Évalué à quelque 6,5 milliards de dollars, le futur complexe de la Romaine est un immense projet de quatre barrages et d'autant de centrales qui, à terme, fourniront une puissance globale de 1550 MW, soit l'équivalent de Manic-5.

Pour le gouvernement Charest, cette hydroélectricité nouvelle servira d'abord à répondre à la demande des Québécois, ensuite à l'exportation.

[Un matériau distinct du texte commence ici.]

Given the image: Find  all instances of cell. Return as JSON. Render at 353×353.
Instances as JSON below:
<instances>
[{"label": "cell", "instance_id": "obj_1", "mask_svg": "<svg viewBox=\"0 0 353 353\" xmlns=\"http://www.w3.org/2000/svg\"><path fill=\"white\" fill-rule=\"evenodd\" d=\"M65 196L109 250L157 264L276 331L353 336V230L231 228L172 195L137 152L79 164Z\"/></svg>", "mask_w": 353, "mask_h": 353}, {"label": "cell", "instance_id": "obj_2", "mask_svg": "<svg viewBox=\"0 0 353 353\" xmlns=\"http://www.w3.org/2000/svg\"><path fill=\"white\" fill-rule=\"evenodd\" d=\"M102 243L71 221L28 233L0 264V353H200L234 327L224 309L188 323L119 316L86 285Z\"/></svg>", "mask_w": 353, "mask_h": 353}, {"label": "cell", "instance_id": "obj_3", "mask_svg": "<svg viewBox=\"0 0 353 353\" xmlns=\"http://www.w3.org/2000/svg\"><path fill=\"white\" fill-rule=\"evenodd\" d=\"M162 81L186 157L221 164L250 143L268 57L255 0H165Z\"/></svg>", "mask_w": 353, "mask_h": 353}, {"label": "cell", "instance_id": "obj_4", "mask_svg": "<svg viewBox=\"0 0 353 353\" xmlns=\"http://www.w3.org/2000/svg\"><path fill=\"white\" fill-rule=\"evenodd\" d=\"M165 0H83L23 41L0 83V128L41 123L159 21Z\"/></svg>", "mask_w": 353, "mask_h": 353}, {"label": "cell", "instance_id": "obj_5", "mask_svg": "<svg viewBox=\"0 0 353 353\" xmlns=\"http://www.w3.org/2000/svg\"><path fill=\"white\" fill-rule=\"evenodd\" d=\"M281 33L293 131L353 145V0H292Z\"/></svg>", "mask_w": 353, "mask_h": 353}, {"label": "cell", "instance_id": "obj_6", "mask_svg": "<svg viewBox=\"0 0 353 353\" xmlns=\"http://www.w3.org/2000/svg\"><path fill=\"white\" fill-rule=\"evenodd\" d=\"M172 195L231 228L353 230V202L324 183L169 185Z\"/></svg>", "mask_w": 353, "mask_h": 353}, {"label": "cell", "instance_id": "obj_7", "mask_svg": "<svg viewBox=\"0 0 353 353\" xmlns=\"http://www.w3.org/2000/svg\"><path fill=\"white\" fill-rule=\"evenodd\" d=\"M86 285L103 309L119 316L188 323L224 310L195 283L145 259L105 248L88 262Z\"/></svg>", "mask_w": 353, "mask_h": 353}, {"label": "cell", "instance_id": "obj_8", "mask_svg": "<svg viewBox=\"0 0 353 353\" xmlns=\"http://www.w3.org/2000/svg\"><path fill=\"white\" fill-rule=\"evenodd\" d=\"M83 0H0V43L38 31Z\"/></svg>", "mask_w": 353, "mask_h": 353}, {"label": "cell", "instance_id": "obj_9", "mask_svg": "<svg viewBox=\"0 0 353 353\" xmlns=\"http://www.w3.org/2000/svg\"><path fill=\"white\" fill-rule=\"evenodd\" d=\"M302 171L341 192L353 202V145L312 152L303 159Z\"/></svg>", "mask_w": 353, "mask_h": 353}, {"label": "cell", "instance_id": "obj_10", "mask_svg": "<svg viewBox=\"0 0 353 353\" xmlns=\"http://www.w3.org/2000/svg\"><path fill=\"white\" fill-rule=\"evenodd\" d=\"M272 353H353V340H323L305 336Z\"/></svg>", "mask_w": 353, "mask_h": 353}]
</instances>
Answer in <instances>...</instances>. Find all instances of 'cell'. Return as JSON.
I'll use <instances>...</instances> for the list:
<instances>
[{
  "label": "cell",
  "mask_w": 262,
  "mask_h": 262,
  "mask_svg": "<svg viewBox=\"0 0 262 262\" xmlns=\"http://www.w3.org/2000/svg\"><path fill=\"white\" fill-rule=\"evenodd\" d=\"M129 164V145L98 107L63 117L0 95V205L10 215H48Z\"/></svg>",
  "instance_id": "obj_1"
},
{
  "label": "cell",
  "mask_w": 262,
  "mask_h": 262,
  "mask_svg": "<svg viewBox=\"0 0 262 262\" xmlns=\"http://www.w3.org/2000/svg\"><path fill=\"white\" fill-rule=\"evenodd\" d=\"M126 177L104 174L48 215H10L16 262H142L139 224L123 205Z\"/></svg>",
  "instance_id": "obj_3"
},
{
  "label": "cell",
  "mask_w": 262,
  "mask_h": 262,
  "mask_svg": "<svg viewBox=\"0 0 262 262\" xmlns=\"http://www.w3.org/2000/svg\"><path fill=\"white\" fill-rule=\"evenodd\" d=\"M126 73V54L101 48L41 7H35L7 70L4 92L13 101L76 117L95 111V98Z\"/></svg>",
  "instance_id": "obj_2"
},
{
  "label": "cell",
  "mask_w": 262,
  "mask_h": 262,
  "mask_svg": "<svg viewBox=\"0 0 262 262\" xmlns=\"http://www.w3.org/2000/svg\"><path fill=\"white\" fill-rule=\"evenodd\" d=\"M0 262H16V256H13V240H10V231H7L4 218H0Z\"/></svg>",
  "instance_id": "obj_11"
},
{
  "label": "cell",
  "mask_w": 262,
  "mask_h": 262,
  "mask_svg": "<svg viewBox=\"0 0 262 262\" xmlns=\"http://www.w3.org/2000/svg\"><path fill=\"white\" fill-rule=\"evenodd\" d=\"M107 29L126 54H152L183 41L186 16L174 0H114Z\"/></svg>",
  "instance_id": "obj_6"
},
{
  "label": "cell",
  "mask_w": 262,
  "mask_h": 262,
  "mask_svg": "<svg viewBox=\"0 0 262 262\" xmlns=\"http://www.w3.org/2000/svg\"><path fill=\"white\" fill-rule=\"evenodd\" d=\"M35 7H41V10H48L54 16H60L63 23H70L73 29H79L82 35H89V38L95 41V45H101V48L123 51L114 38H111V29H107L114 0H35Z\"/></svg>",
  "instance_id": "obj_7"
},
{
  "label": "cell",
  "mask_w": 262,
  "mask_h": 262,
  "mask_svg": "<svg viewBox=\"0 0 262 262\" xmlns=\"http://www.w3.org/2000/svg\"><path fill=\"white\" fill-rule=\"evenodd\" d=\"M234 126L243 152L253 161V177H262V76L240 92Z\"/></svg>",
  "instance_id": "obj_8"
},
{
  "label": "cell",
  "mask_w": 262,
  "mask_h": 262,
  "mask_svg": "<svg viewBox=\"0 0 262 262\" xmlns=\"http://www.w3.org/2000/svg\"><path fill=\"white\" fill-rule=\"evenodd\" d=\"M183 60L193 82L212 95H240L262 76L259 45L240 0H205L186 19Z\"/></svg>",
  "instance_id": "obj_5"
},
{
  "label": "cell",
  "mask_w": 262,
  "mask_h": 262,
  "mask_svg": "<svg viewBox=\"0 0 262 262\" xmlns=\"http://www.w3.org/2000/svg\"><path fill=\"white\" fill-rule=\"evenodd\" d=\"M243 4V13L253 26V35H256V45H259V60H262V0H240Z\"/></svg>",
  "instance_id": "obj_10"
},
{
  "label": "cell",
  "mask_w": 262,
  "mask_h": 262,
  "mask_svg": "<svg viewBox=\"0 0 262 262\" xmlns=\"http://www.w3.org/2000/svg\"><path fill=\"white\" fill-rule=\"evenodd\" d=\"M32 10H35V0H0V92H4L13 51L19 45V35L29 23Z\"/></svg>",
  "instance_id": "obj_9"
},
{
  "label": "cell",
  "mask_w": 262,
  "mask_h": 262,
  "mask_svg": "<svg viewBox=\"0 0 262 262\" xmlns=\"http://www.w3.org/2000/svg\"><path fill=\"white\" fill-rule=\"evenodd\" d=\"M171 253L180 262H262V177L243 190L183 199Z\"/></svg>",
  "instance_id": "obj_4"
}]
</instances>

«La demande (énergétique) va être forte dans les prochaines années, elle le sera plus encore pour l'énergie renouvelable», a indiqué M. Charest. En témoigne la demande de renouvellement récemment déposée par le Vermont, dont l'entente avec le Québec vient bientôt à échéance, a-t-il ajouté.

Appétit

Une fois terminé dans 11 ans, le vaste complexe hydroélectrique situé non loin de Havre-Saint-Pierre permettra à Hydro-Québec d'accroître sa production annuelle de 8 TWh, ce qui l'aidera à répondre à l'appétit grandissant de l'Ontario, du Nouveau-Brunswick ainsi que des États américains de la Nouvelle-Angleterre et de New York.

Bien que le chantier doive prendre fin en 2020, notons que les premiers kilowattheures seront disponibles dans environ cinq ans. La totalité de la production issue de la Romaine sera alors vendue à l'extérieur du Québec pour le restant de la durée des travaux, soit une demi-douzaine d'années.

Cela dit, le grand patron d'Hydro, Thierry Vandal, a confirmé que l'objectif premier du projet était de répondre à la demande québécoise. Il a ajouté qu'à elle seule, la production de la Romaine pourrait alimenter l'ensemble du parc automobile du Québec s'il devenait un jour électrique. À plus court terme, l'énergie disponible contribuera à l'électrification du transport en commun (train de banlieue, tramway, trolleybus, etc.).

«On commence avec le transport collectif, mais on croit également que du côté de la voiture comme telle, l'avenir est très prometteur», a-t-il affirmé.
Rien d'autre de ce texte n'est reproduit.